For Immediate Release
September 23, 2008
Another UCLA Van Goes Up In Flames; ALF Takes Credit
Second Van to be Burned Recently; Three Others Stolen This Summer to Protest Primate Experiments
In an anonymous communiqué received by the North American Animal Liberation Press Office, the Animal Liberation Front (ALF) claims to have set ablaze another UCLA van as part of their campaign to force the university to stop torturing and killing non-human primates in their laboratories. This is the second UCLA van to be burned recently; three other vans were stolen according to previous communiques in the past three months. The Los Angeles-area action comes on the heels of a Florida raid by the ALF that released caged monkeys destined for vivisection labs.
The communiqué reads:
New classes, expensive books, oh, and burning vans. That’s right we are back to work. An incindiary device was left under a van in Acton, CA in the first hours of Thursday, Sept. 18th. Let’s hope it worked as well as the one in Irvine.Let’s also hope that the UCLA regents make some good choices so that we don’t have to keep doing this. We don’t want to have to go further but be assured that we will if need be.-ALF
There is a movement throughout the nation and the world to stop primate experimentation, as well as give primates some legal rights to bodily protection. Spain passed a law giving certain primates legal rights and several European countries have outlawed using primates for medical experimentation. Though the animal rights movement calls for the abolition of all animals exploitation, much of the current focus is on giving non-human primates freedom from imprisonment, torture, agony, and finally death after using them in frivolous and repetitive experiments.

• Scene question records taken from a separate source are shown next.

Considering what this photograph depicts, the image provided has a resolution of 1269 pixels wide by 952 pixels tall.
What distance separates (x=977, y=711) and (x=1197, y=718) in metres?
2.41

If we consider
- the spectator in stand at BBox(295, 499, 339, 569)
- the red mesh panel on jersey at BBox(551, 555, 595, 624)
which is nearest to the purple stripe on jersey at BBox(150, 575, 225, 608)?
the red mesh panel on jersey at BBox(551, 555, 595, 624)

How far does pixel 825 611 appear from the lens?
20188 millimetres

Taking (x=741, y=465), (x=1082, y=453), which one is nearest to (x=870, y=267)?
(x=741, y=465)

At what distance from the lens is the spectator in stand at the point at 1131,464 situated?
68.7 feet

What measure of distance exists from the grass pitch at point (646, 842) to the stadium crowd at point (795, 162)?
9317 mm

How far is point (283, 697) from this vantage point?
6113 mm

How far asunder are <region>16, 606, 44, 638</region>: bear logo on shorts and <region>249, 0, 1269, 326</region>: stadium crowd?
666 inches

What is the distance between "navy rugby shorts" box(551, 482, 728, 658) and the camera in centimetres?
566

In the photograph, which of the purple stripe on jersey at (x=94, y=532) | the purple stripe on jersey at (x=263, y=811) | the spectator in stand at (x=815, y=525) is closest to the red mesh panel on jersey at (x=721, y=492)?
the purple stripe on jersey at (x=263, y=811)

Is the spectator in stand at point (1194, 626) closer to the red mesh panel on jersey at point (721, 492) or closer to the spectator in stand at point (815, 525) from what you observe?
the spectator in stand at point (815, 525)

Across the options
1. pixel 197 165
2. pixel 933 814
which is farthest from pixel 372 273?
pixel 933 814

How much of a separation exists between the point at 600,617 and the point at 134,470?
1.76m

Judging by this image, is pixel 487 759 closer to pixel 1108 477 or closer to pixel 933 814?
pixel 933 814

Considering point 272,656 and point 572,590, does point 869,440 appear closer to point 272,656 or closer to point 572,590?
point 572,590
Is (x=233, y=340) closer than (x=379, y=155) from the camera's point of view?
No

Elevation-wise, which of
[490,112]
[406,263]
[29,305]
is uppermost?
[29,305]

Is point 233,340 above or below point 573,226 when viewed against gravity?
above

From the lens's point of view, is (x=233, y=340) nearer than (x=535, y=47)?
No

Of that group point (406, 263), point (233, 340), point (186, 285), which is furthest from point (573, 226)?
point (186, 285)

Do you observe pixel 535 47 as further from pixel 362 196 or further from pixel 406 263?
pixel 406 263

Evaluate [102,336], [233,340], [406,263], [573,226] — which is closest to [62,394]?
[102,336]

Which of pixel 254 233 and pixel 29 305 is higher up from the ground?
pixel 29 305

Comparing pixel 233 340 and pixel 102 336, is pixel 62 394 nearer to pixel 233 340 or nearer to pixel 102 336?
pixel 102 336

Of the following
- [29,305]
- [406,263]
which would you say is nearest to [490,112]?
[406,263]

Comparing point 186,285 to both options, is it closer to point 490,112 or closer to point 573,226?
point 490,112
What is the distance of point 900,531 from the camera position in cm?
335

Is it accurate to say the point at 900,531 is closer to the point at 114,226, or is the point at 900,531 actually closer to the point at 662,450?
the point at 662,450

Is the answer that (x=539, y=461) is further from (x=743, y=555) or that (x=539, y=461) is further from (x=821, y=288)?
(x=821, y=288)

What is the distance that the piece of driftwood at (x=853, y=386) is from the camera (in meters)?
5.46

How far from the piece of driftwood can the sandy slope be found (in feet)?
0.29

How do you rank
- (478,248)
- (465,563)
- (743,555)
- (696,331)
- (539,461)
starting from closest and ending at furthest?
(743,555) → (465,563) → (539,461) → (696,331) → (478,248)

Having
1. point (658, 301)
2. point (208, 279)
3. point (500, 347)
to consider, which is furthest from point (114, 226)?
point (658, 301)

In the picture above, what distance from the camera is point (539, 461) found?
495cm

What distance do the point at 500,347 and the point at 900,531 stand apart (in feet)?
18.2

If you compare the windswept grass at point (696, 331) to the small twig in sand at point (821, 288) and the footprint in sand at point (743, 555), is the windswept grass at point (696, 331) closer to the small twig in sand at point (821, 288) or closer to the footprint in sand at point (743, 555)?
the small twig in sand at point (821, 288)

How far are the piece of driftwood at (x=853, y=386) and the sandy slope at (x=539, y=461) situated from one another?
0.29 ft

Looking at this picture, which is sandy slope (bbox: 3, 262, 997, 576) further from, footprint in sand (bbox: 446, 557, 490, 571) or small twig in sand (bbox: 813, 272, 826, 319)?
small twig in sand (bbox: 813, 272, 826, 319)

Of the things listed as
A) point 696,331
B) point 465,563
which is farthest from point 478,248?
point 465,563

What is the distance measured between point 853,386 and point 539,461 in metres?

In an increasingly repressive environment where 1st Amendment Free Speech rights are being taken away from legal picketers, underground activities seem to be increasing. Legal picketers are complaining of harassment, intimidation and arrest for marching and chanting on public sidewalks; they feel as if they are being targeted by the state unfairly and have filed a federal law suit against UCLA and it’s captain of police, John Adams. Despite increased police repression, there is ample evidence to show that the campaign to stop primate vivisection at UCLA is continuing by both legal and illegal activities. Historically, those who engage in illegal activities do not participate in legal pickets.
During this long-running campaign to stop the medically useless research on non-human primates, UCLA has seen peaceful and mainstream efforts such as leafleting and petitions fail as more animals are killed at larger expense to the public every year. It is widely known researchers such as Edythe London, who addicts primates to nicotine and methamphetamines, continue to perform the same outmoded research for decades on end to ensure continued university funding and thus secure their academic success. She and UCLA continue to waste scarce health-care dollars on outdated animal research that should instead be used to treat and research human diseases using modern, proven methods.
Jerry W. Vlasak, MD, a press officer for the North American Animal Liberation Press Office, states “It is indeed unfortunate that UCLA has been unwilling to listen to more reasonable approaches to ending the atrocities in their laboratories. Primate research will end, and if UCLA could end their own addiction to easy grant money for this fraudulent research, they could instead lead the scientific community in the legitimate pursuit of medical cures using methods of research shown to be more effective than the use of non-human animals, including primates.”